As mentioned in Constraints, strict inequalities <, > are interpreted in an identical fashion to nonstrict inequalities >=, <=. It is important to note that CVX cannot guarantee that an inequality will be strictly satisfied at the solution it computes. This is not simply a choice we have made in CVX; it is a natural consequence of both the underlying mathematics and the design of convex optimization solvers. For that reason, we strongly discourage the use of strict inequalities in CVX, and a future version may remove them altogether.

When a strict inequality is essential to your model, you may need to take additional steps to ensure compliance. In some cases, this can be accomplished through normalization. For instance, consider a set of homogeneous equations and inequalities:

\[A x = 0, \quad C x \preceq 0, \quad x \succ 0\]

Except for the strict inequality, \(x=0\) would be an acceptable solution; indeed the need to avoid the origin is the very reason for the strict inequality. However, note that if a given \(x\) satisfies these constraints, then so does \(\alpha x\) for all \(\alpha>0\). By eliminating this degree of freedom with normalization, we can eliminate the strict inequality; for instance:

\[A x = 0, \quad C x \preceq 0, \quad x \succ 0, \quad \mathbf{1}^T x = 1\]

If normalization is not a valid approach for your model, you may simply need to convert the strict inequality into a non-strict one by adding a small offset; e.g., convert x > 0 to, say, x >= 1e-4. Note that the bound needs to be large enough so that the underlying solver considers it numerically significant.

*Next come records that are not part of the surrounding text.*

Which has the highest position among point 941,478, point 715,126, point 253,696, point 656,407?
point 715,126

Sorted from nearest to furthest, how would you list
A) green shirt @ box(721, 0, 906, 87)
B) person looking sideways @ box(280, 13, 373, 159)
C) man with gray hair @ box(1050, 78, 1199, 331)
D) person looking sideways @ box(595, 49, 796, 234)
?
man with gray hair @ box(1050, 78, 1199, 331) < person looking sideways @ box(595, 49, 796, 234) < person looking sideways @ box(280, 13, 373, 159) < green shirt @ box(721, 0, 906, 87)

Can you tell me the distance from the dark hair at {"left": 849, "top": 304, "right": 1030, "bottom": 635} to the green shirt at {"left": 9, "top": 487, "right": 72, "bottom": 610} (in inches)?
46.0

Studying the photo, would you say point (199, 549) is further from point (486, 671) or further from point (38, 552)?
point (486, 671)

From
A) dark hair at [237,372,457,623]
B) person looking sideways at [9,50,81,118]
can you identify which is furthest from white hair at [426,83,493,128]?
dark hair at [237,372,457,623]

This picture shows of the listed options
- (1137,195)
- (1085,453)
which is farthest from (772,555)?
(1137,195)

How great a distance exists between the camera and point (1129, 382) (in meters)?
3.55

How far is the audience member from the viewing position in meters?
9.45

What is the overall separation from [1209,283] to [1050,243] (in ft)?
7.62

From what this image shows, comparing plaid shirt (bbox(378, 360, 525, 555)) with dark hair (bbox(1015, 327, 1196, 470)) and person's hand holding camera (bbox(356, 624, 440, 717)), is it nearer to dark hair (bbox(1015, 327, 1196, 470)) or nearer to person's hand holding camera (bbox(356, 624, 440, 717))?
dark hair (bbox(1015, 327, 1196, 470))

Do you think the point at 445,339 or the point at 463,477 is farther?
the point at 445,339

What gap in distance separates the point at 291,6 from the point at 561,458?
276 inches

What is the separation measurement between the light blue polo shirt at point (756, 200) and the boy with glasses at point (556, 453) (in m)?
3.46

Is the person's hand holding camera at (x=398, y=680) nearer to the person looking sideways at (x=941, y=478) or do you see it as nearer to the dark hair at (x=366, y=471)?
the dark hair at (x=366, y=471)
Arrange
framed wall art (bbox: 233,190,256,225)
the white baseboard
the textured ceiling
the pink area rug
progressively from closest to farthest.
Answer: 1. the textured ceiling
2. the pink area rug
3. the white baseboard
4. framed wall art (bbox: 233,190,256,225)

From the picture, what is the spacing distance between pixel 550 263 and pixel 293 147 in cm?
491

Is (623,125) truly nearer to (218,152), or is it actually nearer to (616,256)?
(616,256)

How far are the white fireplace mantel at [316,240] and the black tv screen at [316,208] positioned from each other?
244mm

Finally, note that for some functions like log(x) and inv_pos(x), which have domains defined by strict inequalities, the domain restriction is handled by the function itself. You do not need to add an explicit constraint x > 0 to your model to guarantee that the solution is positive.

Log convexity

Given our strong emphasis on adherence to the DCP ruleset, experienced users of CVX may be surprised to accidentally stumble upon certain expressions involving log and exp that violate the ruleset but are accepted anyway; for example, log(exp(x)+1). It turns out that this is an artifact of CVX’s support for geometric programming; and since it also requires the use of CVX’s experimental successive approximation approach, it is unsupported. Nevertheless, advanced users may be interested in reading more about these “hidden” rules in the Advanced topics chapter.